Hospitals nationwide noticed that some MAOs reduced hospital reimbursement by two percent following the implementation of sequestration; these MAOs were essentially passing the payment reductions they incurred on to the hospitals. Many hospitals that contracted with MAOs that based reimbursement on Medicare rates disputed the MAO practice of passing the payment reductions on to the hospitals because sequestration had no actual impact on Medicare rates. In August 2013, the American Hospital Association (“AHA”) wrote an open letter to the CMS Administrator seeking clarification on how sequestration affects hospitals with contracts with MAOs. The AHA requested CMS to provide guidance to MAOs to explain that sequestration did not change Medicare rates and, thus, if a contract with a hospital uses Medicare rates as a reference point for determining reimbursements, then the two percent reimbursement cut should not be passed on to Medicare providers. Further, the AHA specifically stated that it was concerned many MAOs were ignoring the actual terms of its contracts with hospitals and were erroneously passing the burden of sequestration on to hospitals.
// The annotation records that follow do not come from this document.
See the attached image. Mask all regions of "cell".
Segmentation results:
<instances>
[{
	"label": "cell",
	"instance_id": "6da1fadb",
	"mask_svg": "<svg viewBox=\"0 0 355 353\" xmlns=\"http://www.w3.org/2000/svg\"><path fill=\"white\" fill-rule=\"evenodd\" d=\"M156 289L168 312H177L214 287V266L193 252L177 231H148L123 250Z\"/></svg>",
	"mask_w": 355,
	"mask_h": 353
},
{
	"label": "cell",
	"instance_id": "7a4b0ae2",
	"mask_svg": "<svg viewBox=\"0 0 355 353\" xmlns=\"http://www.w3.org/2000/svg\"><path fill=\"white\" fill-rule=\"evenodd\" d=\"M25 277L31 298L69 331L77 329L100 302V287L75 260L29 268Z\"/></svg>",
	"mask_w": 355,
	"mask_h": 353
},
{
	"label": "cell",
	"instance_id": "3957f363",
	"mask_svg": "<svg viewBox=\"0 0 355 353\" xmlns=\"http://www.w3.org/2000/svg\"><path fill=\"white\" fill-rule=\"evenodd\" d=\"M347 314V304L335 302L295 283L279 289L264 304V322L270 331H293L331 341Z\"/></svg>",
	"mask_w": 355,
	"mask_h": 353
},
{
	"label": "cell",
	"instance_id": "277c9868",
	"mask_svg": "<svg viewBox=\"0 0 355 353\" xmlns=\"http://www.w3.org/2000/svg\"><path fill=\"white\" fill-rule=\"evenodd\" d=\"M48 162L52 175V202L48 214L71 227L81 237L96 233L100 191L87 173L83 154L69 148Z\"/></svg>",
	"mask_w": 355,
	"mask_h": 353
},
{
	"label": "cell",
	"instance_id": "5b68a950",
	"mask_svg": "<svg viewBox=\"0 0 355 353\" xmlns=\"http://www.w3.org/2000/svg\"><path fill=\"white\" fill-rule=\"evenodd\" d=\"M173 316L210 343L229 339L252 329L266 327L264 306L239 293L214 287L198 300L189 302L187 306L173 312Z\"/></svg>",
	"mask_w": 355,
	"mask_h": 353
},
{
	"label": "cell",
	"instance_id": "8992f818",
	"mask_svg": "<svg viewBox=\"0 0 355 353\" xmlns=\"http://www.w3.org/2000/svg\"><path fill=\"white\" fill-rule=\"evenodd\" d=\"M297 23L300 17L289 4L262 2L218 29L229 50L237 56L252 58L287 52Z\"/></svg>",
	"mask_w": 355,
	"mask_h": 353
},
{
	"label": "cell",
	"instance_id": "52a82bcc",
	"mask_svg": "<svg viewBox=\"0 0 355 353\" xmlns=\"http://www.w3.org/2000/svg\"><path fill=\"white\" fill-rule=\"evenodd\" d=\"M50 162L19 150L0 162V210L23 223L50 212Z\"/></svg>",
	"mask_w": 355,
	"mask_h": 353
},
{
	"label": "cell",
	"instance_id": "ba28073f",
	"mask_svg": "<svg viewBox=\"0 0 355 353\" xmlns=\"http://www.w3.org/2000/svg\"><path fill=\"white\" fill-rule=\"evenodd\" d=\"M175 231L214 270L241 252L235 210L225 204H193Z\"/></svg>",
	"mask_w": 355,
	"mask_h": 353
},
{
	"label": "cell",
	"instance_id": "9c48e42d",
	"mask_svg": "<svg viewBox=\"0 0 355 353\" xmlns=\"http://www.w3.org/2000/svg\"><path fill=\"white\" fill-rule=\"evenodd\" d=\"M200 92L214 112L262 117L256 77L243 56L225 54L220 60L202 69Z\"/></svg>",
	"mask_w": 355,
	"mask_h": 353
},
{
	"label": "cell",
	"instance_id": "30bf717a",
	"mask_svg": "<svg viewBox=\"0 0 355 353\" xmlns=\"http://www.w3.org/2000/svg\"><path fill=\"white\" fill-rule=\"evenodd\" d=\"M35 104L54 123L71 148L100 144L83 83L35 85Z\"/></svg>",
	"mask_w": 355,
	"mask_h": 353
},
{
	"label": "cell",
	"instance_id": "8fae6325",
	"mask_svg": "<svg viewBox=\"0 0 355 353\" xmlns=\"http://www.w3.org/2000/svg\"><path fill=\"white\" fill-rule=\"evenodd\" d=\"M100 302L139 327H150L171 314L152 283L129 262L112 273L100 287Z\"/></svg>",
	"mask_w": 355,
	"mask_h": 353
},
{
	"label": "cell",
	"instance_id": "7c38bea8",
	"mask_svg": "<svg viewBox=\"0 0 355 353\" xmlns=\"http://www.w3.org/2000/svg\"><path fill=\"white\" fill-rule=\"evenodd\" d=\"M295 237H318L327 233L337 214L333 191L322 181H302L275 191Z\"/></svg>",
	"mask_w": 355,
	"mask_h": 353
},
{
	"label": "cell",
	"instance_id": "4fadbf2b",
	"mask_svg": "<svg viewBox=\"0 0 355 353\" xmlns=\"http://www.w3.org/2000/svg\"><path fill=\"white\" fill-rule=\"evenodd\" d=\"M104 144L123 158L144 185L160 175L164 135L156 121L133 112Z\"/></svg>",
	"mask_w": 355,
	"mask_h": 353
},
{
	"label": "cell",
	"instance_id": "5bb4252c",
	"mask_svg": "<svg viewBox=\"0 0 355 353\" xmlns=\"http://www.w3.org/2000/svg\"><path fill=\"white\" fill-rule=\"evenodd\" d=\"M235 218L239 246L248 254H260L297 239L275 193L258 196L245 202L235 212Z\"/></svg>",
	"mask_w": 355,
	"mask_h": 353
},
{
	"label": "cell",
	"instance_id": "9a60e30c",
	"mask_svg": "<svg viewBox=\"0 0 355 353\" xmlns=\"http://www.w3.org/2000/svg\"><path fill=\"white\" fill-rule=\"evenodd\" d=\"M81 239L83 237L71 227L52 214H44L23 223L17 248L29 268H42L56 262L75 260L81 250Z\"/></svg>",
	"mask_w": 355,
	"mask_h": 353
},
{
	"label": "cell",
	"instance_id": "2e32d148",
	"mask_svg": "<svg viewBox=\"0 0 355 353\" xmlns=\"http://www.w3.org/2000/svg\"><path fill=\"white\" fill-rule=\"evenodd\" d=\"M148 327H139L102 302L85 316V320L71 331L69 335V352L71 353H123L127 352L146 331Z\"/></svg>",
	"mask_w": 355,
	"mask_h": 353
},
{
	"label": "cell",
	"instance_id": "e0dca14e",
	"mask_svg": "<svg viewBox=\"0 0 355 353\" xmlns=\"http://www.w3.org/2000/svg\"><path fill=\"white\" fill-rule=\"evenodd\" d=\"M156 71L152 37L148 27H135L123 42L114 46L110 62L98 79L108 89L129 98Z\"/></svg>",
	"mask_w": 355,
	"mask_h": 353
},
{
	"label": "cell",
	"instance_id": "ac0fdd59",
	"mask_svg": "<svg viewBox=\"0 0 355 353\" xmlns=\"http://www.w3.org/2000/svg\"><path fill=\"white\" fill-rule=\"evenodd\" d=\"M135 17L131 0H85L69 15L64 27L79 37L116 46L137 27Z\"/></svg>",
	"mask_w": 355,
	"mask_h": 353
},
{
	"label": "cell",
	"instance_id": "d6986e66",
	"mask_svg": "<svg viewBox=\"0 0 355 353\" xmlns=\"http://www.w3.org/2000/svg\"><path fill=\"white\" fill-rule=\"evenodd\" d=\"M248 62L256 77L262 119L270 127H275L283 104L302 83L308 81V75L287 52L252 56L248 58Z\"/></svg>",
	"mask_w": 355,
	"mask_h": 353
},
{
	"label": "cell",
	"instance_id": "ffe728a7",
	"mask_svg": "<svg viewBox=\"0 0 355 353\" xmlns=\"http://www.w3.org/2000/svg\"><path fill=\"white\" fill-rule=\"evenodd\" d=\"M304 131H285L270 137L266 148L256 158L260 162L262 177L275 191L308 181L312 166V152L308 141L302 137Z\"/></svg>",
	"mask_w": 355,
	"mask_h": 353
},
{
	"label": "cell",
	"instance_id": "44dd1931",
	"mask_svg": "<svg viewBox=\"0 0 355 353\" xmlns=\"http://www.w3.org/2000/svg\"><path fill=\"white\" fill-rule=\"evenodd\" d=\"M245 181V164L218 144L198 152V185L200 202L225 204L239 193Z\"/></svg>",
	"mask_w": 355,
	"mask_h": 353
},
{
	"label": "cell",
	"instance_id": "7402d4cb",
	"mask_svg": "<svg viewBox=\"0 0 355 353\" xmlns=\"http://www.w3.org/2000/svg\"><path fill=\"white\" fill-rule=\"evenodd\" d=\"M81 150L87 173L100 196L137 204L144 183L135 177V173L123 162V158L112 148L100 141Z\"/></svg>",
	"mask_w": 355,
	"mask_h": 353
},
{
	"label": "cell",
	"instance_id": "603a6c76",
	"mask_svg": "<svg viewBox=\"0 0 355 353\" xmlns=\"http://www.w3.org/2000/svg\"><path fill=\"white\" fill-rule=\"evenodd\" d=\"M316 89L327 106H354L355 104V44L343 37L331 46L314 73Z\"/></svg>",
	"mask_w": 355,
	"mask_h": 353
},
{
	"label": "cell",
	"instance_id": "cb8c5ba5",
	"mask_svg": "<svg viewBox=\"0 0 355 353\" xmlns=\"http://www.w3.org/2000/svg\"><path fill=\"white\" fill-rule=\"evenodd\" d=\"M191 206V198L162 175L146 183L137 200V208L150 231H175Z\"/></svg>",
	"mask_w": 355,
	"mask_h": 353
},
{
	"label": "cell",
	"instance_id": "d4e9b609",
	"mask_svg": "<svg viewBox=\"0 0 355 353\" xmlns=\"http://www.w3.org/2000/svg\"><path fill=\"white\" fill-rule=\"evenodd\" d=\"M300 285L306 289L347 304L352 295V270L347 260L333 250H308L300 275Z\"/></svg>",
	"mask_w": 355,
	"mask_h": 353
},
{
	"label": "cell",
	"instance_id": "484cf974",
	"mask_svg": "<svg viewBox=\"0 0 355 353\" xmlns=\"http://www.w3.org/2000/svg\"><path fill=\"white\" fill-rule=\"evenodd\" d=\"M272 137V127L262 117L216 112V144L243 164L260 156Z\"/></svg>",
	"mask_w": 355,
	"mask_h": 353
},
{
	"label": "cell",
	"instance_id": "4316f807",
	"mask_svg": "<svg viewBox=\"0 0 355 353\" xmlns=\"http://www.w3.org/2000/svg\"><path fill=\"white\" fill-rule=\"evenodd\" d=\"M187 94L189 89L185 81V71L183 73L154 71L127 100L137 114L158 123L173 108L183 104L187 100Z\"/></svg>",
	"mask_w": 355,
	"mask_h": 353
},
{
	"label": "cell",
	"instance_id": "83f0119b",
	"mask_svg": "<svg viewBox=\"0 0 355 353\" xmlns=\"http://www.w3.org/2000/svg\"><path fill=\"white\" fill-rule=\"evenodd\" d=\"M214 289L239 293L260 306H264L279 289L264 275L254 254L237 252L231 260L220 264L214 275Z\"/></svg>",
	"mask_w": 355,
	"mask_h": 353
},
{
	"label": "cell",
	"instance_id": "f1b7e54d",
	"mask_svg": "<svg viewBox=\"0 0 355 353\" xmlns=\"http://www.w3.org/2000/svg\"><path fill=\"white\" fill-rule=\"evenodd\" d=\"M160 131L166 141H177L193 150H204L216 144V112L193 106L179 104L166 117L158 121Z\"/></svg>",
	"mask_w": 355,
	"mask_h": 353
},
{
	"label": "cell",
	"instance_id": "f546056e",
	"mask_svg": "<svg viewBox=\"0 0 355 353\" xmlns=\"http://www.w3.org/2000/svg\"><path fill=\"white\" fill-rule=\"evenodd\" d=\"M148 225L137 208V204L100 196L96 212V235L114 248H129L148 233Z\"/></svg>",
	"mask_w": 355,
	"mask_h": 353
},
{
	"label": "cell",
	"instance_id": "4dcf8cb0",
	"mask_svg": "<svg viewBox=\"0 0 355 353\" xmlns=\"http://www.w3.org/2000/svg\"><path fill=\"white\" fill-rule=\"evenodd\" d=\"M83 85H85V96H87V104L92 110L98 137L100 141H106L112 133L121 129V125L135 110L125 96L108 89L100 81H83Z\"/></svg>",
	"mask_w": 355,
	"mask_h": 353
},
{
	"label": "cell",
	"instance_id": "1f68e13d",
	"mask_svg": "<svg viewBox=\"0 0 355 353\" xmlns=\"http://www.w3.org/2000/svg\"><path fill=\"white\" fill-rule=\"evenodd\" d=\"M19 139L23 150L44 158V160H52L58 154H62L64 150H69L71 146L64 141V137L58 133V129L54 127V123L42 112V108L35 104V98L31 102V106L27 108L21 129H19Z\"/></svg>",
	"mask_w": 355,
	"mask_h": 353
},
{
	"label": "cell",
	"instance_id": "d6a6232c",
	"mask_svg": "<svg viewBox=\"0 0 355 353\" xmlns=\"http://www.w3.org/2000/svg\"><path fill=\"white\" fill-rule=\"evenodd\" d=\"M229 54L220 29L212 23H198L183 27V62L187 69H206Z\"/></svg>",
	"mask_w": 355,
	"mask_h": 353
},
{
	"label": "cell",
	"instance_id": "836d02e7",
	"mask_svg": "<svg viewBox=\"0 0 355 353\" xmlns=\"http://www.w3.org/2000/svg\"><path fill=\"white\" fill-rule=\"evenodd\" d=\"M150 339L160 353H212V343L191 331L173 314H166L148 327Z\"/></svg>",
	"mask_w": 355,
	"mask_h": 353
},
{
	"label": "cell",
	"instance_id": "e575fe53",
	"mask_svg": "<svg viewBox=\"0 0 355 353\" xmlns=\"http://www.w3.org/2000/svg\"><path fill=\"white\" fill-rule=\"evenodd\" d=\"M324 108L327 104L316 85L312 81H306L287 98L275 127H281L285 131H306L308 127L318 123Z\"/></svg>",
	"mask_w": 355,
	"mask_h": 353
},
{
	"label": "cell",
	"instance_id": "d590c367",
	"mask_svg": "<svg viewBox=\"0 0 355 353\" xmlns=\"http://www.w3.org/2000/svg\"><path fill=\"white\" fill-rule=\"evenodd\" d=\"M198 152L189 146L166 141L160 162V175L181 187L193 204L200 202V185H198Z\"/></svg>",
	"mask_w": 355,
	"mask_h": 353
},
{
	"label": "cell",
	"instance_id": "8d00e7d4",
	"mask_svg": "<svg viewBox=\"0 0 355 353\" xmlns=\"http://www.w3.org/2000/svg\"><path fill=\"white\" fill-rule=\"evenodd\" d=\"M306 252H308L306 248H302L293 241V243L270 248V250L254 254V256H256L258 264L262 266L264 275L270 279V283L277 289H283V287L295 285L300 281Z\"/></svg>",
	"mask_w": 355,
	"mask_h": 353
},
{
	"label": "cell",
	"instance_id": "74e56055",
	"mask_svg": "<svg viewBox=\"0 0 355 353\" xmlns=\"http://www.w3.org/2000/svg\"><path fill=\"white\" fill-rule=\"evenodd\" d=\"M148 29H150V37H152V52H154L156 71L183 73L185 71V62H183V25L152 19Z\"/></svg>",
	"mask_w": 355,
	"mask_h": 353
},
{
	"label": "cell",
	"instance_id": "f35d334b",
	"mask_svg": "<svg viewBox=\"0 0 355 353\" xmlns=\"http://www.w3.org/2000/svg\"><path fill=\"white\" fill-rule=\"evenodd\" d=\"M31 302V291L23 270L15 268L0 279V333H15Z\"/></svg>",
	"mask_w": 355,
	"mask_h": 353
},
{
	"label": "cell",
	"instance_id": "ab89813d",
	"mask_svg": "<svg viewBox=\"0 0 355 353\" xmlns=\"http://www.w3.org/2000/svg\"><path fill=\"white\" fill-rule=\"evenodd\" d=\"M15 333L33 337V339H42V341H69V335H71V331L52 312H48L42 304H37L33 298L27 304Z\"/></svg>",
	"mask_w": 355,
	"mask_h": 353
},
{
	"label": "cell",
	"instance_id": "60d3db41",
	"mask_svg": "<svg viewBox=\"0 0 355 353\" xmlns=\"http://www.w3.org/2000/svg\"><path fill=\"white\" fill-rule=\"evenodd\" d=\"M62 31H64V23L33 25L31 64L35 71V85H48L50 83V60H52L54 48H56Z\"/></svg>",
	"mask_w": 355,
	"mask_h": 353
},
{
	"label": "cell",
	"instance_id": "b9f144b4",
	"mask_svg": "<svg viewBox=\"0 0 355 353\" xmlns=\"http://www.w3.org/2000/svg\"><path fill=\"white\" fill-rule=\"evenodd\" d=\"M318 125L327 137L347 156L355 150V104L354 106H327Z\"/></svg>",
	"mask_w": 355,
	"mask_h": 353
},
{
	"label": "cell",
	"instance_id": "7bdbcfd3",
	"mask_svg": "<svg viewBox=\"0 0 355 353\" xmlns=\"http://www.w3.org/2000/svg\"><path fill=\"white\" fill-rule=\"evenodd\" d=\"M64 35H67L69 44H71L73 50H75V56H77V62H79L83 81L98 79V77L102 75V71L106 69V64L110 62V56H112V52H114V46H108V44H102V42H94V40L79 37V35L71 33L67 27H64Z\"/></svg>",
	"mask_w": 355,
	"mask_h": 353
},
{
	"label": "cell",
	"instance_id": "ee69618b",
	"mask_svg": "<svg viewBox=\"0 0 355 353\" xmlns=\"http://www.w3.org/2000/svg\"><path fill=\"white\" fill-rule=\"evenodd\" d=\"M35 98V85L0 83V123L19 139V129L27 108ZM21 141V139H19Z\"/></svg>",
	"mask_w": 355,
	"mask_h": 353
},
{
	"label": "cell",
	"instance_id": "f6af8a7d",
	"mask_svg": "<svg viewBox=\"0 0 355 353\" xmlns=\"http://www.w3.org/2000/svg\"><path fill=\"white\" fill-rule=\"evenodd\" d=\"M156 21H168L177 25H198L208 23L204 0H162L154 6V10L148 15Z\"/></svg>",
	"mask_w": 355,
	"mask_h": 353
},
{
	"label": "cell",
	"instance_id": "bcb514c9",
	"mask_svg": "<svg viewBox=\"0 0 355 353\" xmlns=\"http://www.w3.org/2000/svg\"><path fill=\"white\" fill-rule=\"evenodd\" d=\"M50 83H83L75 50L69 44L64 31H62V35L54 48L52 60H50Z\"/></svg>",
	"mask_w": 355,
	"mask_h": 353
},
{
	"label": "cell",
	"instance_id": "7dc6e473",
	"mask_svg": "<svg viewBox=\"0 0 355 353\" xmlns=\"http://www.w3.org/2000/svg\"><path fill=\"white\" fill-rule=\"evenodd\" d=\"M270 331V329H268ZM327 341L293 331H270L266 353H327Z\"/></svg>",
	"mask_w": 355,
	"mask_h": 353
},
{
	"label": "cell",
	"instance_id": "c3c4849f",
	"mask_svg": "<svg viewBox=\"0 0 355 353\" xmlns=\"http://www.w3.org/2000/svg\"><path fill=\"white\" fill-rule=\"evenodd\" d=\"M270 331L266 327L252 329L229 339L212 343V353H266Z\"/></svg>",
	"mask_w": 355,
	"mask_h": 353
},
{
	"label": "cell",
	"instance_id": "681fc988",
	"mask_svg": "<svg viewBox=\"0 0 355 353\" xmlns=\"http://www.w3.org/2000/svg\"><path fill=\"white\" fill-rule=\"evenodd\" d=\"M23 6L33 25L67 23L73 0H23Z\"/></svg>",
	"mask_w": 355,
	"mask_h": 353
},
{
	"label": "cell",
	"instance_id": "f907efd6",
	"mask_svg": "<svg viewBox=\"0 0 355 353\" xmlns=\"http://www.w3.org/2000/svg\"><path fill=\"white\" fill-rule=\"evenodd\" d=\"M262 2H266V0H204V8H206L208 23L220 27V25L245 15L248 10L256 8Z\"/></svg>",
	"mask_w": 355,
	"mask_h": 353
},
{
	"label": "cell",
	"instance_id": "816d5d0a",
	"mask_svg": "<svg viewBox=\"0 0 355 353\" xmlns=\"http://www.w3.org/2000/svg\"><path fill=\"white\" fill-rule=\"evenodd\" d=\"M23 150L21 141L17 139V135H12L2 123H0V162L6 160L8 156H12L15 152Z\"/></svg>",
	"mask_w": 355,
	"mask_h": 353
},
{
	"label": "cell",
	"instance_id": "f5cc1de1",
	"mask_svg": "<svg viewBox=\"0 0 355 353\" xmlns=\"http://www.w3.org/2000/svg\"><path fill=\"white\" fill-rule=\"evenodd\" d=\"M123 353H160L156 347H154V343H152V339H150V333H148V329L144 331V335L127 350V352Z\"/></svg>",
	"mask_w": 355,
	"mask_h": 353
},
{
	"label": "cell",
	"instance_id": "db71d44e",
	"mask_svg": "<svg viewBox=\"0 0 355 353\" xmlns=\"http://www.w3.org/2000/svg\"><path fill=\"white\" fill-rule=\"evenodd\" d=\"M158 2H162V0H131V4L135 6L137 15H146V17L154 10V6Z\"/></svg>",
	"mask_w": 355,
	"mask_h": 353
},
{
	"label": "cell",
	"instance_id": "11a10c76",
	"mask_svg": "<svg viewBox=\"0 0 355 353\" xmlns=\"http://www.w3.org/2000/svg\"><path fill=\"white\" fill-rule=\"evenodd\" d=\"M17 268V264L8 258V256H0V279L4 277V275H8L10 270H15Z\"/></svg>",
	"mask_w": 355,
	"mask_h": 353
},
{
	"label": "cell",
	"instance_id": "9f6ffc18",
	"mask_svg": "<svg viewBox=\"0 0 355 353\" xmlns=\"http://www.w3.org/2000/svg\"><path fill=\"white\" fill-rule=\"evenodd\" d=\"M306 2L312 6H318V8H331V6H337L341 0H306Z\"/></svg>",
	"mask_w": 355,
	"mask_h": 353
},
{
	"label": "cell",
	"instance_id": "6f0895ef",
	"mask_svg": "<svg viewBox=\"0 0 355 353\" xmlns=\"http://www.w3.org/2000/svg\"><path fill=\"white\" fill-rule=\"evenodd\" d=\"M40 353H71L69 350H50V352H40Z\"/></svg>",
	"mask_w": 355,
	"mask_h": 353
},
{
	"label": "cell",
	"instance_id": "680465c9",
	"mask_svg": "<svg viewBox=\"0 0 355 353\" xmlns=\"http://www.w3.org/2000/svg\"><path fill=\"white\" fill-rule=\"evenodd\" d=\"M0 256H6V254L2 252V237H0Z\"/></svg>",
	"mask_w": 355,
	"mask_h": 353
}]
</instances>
In April 2014, CMS responded to AHA’s letter and stated that they agreed that sequestration did not change the rates or fee schedules in the Medicare Fee for Service program. However, CMS also stated that it is prohibited from interfering in the payments arrangements between MAOs and hospitals. CMS included the following frequently asked question in its response to AHA:

Question: Does the two percent payment reduction under sequestration apply to the payment rates reflected in Medicare FFS fee schedules or does it only apply to the final payment amounts?

Answer: Payment adjustments required under sequestration are applied to all claims after determining the Medicare payment, including application of the current fee schedule, coinsurance, any applicable deductible, and any applicable Medicare Secondary Payment adjustments. All fee schedules, pricers, etc., are unchanged by sequestration. Only the final amount is reduced.

CMS reiterated that the contract between a hospital and an MAO governs the impact of sequestration on hospital reimbursement. Therefore, if an MAO has cut a hospital’s reimbursement by two percent, the hospital should review its contract with the MAO to determine whether the payment reduction was appropriate and what steps the hospital must take to address the payment reduction.

It is important that a hospital review its contract with an MAO in its entirety, including any amendments and appendices. This is because, even though the portion of the contract that governs reimbursement may use Medicare rates and/or fee schedules as a reference point, other portions of the contract may in some way hinder the hospital’s ability to challenge the MAO’s actions with regard to sequestration. For instance, the contract may set a narrow timeframe for the hospital to raise an issue with payment methodology or the contract may include a sweeping clause that allows the MAO to pass payment cuts from CMS on to the hospital.

After reviewing the contractual language governing the MAO’s actions, the hospital should review the contract with the MAO for instructions regarding dispute resolution. Many contracts require the hospital to engage in an internal dispute resolution process before either filing an action in state court or requesting binding arbitration. A “binding arbitration” clause in a contract may provide that if the parties cannot resolve or settle a dispute by mutual agreement, then the dispute will be resolved through binding arbitration. In these cases, if the hospital disagrees with the MAO’s actions regarding sequestration, then the hospital should reach out to the MAO to first attempt to resolve the issue through mutual agreement. If that process fails, then the next step is binding arbitration. However, it is essential that the hospital is very careful when reviewing its contract with the MAO in order to accurately determine the hospital’s contractual rights and the appropriate steps to effectuate those rights.

It is important that hospitals evaluate and analyze the contractual language and the steps prescribed to resolving a contractual dispute. A careful review of the MAO contract and the appeals process available will help a hospital determine if it is entitled to retain full reimbursement from MAOs.